◆ **WORK TO DO**
Reproduce everything from the line containing "304, 83, 344)?" down to the last of the items, character for character.

◆ **ENTRIES**

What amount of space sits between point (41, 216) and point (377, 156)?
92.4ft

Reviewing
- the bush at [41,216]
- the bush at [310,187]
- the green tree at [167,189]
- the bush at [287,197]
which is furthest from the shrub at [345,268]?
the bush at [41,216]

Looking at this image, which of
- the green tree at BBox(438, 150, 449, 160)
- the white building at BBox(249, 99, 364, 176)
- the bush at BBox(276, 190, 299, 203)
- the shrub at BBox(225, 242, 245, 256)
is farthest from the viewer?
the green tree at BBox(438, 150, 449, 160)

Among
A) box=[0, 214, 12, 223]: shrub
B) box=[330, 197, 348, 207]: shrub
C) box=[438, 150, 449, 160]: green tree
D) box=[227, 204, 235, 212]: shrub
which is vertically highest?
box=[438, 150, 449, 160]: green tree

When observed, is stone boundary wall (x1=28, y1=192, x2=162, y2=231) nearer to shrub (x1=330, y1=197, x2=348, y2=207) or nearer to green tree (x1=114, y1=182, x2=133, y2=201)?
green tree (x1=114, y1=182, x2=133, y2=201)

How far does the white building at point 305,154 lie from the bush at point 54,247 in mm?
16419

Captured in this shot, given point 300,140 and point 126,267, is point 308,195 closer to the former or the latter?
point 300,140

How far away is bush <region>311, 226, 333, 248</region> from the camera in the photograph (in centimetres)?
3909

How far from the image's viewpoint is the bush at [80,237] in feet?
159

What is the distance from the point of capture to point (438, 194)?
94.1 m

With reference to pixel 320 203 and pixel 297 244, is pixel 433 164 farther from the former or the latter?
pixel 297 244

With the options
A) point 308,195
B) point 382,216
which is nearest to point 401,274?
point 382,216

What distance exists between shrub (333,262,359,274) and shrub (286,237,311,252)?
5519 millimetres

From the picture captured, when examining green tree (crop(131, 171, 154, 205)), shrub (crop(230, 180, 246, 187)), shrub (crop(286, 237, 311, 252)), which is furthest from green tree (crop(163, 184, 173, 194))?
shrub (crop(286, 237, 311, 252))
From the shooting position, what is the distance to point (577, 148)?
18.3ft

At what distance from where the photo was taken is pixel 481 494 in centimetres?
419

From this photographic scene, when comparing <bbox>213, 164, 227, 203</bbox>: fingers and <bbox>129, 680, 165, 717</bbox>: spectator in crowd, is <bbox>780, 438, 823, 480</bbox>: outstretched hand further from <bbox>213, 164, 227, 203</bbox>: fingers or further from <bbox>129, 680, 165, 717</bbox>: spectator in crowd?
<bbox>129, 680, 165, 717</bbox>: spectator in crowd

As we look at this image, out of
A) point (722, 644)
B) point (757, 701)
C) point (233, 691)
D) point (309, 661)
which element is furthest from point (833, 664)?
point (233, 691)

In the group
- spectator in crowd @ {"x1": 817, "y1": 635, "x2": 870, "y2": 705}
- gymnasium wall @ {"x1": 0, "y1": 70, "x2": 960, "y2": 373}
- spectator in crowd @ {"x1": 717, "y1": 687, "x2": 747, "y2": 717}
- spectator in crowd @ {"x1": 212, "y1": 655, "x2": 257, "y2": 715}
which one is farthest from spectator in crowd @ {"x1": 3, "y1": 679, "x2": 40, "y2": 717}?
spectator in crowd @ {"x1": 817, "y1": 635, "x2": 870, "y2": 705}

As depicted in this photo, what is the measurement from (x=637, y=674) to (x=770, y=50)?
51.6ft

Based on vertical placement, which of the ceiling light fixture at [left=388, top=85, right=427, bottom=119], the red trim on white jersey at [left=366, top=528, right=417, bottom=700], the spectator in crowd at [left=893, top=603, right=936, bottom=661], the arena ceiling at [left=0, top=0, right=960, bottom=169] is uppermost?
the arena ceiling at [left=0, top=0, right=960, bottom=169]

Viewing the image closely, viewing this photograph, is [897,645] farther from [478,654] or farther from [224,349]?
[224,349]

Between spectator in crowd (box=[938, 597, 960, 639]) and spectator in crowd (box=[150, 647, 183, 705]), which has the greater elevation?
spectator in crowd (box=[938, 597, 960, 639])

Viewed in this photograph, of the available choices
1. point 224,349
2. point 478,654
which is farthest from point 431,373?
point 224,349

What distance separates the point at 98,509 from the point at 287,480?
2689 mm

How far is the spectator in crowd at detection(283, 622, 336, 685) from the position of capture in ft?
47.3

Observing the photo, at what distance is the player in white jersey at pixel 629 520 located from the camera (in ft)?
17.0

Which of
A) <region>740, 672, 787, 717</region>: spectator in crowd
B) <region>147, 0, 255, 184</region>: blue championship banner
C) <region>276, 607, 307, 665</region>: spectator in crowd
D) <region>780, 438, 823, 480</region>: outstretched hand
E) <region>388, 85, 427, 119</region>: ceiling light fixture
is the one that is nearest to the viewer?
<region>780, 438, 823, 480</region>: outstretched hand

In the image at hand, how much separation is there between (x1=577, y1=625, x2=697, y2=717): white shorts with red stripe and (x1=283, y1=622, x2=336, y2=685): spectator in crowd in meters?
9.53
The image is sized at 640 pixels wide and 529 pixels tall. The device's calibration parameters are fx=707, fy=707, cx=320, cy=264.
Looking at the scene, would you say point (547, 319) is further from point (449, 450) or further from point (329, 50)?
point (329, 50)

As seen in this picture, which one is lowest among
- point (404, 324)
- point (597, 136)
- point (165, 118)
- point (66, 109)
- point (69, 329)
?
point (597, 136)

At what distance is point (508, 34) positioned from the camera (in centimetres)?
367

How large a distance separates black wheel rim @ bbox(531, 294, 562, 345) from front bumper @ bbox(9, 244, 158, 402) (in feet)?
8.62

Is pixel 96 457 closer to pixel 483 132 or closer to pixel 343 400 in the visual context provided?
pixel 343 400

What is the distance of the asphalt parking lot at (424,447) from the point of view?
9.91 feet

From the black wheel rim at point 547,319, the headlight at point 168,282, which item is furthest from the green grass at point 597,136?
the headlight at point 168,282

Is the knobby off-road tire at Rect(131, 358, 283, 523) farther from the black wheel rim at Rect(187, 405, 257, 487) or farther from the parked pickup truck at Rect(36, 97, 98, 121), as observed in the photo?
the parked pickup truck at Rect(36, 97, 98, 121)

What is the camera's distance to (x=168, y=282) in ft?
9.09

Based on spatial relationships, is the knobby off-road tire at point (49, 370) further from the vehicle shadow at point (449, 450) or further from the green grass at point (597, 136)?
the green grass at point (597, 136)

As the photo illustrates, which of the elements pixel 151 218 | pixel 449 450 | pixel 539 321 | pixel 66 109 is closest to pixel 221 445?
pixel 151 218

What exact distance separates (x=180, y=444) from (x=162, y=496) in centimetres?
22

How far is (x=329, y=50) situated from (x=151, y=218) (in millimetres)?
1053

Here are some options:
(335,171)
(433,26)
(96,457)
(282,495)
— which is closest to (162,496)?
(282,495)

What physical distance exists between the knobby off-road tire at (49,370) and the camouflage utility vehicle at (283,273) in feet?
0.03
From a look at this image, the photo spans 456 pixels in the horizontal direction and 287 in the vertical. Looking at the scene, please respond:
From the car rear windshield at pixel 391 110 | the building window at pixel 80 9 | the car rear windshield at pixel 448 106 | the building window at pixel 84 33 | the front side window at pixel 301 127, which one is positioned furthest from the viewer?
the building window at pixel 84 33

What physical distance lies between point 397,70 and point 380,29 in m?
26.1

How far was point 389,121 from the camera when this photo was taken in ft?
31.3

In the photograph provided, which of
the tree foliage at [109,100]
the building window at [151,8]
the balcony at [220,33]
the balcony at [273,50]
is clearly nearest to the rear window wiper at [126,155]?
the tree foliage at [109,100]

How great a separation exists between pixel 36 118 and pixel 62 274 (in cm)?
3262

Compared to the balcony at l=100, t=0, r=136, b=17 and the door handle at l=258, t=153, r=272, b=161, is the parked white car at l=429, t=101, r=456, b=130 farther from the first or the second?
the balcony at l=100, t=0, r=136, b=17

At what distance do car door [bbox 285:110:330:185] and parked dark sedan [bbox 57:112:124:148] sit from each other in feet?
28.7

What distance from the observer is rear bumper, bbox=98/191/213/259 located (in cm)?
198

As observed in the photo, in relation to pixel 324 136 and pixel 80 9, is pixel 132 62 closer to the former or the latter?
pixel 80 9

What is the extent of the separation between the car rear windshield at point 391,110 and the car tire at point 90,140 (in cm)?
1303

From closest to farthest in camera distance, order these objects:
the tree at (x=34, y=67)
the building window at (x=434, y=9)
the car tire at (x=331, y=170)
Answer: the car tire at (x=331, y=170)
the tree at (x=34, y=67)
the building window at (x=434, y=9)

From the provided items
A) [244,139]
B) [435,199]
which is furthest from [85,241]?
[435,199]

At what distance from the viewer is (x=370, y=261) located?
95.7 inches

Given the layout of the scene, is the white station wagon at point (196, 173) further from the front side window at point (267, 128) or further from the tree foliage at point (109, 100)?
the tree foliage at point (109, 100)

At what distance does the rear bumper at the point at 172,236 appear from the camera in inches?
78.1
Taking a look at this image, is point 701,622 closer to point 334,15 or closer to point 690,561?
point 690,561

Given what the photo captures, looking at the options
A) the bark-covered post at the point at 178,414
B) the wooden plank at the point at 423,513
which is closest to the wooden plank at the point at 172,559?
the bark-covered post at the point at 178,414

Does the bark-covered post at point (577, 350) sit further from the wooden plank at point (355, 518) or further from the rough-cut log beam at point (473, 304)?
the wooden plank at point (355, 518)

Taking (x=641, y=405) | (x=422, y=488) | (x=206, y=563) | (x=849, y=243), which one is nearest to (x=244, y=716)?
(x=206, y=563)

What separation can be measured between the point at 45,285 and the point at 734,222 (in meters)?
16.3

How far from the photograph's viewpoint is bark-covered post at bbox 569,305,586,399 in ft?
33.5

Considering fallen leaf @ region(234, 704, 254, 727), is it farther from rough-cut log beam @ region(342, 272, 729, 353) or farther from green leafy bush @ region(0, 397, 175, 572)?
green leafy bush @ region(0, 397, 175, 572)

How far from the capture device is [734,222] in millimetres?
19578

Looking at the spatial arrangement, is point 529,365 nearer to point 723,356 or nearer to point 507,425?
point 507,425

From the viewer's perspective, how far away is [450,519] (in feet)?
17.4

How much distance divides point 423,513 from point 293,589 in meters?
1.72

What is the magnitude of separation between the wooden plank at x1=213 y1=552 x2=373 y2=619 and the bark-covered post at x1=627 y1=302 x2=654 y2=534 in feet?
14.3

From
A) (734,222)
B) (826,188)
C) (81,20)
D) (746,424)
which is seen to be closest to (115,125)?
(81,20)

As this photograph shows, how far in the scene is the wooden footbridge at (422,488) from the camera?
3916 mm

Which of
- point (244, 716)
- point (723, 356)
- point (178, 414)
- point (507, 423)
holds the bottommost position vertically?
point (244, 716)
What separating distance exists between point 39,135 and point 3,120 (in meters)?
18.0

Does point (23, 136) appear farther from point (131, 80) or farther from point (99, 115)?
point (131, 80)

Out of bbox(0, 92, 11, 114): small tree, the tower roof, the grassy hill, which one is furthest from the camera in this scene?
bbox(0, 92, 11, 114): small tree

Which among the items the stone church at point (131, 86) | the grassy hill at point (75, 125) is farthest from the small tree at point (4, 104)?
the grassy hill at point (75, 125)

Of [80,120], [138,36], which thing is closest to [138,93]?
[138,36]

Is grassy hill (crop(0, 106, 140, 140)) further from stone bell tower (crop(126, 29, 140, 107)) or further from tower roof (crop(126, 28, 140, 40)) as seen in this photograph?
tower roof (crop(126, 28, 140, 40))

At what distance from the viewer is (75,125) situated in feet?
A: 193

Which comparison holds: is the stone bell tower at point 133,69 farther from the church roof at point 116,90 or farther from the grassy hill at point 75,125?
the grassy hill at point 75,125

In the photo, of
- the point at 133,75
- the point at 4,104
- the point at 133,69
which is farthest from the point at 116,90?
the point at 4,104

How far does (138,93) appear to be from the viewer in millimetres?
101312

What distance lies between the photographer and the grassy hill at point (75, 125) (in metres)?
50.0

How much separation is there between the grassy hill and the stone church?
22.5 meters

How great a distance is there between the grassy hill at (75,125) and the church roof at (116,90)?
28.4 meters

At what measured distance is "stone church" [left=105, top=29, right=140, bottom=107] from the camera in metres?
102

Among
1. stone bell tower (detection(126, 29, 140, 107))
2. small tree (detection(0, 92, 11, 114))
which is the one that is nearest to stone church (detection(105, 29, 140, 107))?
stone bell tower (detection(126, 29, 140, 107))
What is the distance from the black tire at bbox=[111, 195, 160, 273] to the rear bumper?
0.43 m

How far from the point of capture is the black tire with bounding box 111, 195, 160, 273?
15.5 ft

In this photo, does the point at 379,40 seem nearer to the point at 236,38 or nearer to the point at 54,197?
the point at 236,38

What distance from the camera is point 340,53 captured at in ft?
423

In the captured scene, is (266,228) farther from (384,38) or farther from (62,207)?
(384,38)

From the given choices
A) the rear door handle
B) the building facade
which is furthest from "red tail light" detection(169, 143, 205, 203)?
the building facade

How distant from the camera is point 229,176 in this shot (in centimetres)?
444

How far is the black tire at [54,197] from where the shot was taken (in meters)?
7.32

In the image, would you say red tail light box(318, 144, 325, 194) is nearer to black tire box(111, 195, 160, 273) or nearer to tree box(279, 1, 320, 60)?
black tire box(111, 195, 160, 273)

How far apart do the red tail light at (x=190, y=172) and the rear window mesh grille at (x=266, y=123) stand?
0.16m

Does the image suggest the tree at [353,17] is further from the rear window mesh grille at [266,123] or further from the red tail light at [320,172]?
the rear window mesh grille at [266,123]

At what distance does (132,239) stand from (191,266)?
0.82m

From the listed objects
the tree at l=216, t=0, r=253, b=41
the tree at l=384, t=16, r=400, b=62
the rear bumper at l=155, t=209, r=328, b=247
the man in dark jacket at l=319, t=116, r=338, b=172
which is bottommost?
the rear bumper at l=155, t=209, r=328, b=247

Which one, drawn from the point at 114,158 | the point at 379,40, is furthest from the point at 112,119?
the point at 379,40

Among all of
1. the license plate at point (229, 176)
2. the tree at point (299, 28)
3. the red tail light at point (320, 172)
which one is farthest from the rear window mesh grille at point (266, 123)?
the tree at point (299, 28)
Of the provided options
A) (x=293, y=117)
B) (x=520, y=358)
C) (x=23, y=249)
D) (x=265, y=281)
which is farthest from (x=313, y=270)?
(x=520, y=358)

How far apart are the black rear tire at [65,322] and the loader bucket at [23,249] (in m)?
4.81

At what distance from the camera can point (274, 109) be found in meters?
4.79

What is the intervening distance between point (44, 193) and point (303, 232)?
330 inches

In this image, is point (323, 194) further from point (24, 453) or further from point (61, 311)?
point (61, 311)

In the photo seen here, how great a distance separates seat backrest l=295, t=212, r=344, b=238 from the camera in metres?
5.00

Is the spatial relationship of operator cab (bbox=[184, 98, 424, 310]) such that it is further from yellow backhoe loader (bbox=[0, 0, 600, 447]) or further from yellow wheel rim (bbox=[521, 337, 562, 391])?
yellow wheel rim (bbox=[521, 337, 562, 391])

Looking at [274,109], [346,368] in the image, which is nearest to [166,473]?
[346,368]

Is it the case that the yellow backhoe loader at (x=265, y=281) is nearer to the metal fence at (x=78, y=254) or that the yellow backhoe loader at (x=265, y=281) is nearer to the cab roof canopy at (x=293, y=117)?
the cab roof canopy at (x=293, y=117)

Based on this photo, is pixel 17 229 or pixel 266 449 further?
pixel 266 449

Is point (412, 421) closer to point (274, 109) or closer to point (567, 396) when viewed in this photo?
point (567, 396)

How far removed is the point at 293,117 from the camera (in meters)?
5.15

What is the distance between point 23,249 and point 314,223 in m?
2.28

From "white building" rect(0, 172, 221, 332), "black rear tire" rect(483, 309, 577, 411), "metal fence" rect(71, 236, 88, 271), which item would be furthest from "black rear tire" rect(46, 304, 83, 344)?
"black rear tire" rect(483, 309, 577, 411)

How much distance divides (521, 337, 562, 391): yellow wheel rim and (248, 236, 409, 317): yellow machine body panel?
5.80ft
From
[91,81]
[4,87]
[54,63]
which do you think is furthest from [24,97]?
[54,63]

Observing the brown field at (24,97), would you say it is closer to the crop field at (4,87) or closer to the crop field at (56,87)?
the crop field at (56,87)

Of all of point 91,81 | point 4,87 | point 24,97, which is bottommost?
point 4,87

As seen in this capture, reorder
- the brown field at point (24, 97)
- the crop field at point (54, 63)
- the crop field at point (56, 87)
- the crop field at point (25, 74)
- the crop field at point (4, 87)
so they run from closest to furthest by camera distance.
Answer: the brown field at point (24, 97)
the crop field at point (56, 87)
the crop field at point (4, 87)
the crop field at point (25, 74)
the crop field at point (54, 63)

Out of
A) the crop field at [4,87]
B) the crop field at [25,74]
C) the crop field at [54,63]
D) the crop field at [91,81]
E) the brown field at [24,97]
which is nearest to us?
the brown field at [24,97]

◆ **TASK ANSWER**
From "white building" rect(0, 172, 221, 332), "black rear tire" rect(483, 309, 577, 411), "metal fence" rect(71, 236, 88, 271), which item would be furthest from "black rear tire" rect(46, 304, 83, 344)?
"black rear tire" rect(483, 309, 577, 411)

How much distance divides (521, 337, 562, 391): yellow wheel rim and (248, 236, 409, 317): yellow machine body panel?
5.80ft
From
[91,81]
[4,87]
[54,63]
which do you think is furthest from [24,97]?
[54,63]

Observing the brown field at (24,97), would you say it is closer to the crop field at (4,87) or closer to the crop field at (56,87)?
the crop field at (56,87)

Of all of point 91,81 | point 4,87 | point 24,97, which is bottommost?
point 4,87

As seen in this capture, reorder
- the brown field at point (24, 97)
- the crop field at point (54, 63)
- the crop field at point (56, 87)
- the crop field at point (25, 74)
- the crop field at point (4, 87)
so they run from closest to furthest by camera distance.
Answer: the brown field at point (24, 97)
the crop field at point (56, 87)
the crop field at point (4, 87)
the crop field at point (25, 74)
the crop field at point (54, 63)

Out of
A) the crop field at [4,87]
B) the crop field at [25,74]
C) the crop field at [54,63]
D) the crop field at [91,81]
E) the brown field at [24,97]
which is nearest to us?
the brown field at [24,97]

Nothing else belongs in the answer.